A estação pública reservou para o programa 54 minutos do horário nobre, entre as 21 e as 21:54, sem intervalos, e escalou o jornalista Vítor Gonçalves para o trabalho. Foi bem visível que a direcção de Informação do canal preparou tudo com muito cuidado, o que se percebe, já que, em qualquer caso, esta entrevista acabaria sempre nas luzes da ribalta.
Esteve bem a RTP na preparação do cenário, com quatro pilhas de folhas em cima da mesa, correspondentes à totalidade do texto da acusação. Um dispositivo cénico bem conseguido. Esteve bem a RTP, também, na preparação do conteúdo: as perguntas estavam escritas, o jornalista tinha a pose, grave e séria, bem estudada. A entrevista teve muito conteúdo: Sócrates foi confrontado com diversos factos da acusação, e também com algumas das contradições das suas respostas (com uma excepção relevante, a do arrendamento da segunda casa em Paris, que aconteceu como resposta à investigação jornalística do CM).

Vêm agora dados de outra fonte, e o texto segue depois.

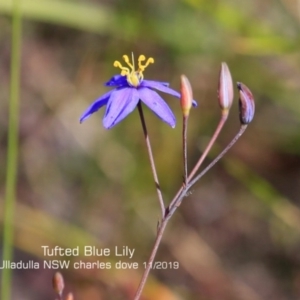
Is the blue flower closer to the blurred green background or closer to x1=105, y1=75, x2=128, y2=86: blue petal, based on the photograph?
x1=105, y1=75, x2=128, y2=86: blue petal

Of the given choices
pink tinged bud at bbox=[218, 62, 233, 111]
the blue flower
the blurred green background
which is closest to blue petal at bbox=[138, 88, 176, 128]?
the blue flower

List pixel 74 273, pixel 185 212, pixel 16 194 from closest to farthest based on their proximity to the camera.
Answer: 1. pixel 74 273
2. pixel 16 194
3. pixel 185 212

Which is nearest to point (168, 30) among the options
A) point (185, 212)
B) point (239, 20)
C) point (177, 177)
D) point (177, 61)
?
point (177, 61)

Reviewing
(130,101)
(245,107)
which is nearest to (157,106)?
(130,101)

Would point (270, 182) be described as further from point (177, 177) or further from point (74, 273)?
point (74, 273)

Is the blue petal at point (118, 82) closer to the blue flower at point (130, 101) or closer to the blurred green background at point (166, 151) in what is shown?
the blue flower at point (130, 101)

No tom não pareceu, mas, no conteúdo, foi uma entrevista agressiva. As perguntas finais mostram que Sócrates já não estava habituado a ser confrontado com um discurso jornalístico, confundido pelas conversas tépidas que tem tido, sobretudo na TVI. Resultado: quando colocado perante um jornalista, José Sócrates espalhou-se ao comprido. Eis a diferença que faz o jornalismo.